Hi! It's me again =)

I was thinking about solutions for my problem, and I've come up with 
(mainly) this 3 ideas:

1) Add TIPC[1] support to Postgresql. This is the cleaner solution, I 
think, but the the hardest and could take a lot of time, but if I use 
some of the other hacks in the meantime and if there is interest on 
adding this to Postgresql officially, I can evaluate working on this 
seriously. What I'm sure I don't want is to keep my own Postresql fork.
So, what do you think about this? Or where should I ask?

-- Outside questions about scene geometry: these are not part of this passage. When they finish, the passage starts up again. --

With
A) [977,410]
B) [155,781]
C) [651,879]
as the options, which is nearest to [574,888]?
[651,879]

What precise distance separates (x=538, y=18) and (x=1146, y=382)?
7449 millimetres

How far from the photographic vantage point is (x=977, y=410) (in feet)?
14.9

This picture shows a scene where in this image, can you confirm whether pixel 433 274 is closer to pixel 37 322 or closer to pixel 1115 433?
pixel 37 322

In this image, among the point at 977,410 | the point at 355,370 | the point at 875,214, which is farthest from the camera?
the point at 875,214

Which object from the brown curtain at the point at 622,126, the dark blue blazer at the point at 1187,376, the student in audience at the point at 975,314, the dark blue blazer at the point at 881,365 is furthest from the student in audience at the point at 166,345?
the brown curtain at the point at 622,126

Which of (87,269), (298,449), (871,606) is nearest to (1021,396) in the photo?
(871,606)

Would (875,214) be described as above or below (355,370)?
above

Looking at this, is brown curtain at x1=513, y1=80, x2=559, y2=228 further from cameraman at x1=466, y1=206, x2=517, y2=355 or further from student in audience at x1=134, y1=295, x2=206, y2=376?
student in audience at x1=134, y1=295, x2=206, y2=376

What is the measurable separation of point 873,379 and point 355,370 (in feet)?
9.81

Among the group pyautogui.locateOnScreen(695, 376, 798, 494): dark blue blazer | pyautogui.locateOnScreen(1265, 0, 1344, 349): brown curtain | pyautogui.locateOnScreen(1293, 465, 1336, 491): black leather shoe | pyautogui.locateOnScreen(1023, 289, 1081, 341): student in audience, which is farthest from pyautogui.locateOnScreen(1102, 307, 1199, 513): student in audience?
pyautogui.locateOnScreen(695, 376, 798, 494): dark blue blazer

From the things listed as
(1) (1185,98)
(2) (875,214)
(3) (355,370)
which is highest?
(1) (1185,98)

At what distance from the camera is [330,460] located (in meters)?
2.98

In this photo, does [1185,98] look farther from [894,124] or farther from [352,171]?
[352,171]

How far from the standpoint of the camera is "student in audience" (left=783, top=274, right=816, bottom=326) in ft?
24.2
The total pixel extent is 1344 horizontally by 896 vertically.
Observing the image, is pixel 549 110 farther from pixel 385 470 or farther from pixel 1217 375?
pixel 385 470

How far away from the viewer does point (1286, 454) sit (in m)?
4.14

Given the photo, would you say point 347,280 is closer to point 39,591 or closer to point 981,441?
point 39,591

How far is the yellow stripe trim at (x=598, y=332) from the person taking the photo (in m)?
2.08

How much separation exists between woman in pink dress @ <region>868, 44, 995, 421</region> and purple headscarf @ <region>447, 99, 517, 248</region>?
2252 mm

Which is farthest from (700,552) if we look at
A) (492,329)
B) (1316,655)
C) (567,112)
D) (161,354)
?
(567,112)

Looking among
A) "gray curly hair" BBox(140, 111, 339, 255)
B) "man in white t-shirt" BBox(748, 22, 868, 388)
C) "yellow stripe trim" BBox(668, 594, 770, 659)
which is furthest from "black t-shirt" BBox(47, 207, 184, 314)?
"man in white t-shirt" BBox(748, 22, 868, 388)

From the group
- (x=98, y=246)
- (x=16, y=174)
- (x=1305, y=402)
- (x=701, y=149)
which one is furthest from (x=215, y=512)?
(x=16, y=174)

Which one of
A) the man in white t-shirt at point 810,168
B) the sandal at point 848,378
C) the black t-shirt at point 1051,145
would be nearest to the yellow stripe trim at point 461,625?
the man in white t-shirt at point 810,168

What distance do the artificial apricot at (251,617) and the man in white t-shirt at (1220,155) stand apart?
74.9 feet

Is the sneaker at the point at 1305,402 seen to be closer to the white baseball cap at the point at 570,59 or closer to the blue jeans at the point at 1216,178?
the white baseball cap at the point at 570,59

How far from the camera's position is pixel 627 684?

2) Use a "monitor" dummy connection to postgres, do the TCP keep-alive 
tunning and select() the socket waiting for a disconnection. Since this 
socket will never be active (is that right? Or Postgresql sends any kind 
of control information on an idle connection?), the TCP keep-alive will 
be enough to determine if the connection is lost in a short period of 
time. If there is no problem with this, I think it could be a quick and 
not-so-nasty solution =)

3) Use Heartbeat[2] or make some other specific solution like it 
(probably using TIPC too). I don't like it at all, since I'm looking for 
a more self-contained solution, but it's another option.

I really appreciate any thought on this, and any suggestions.

TIA.

[1] http://tipc.sourceforge.net/
[2] http://www.linux-ha.org/HeartbeatProgram

-- 
Leandro Lucarella
Integratech S.A.
4571-5252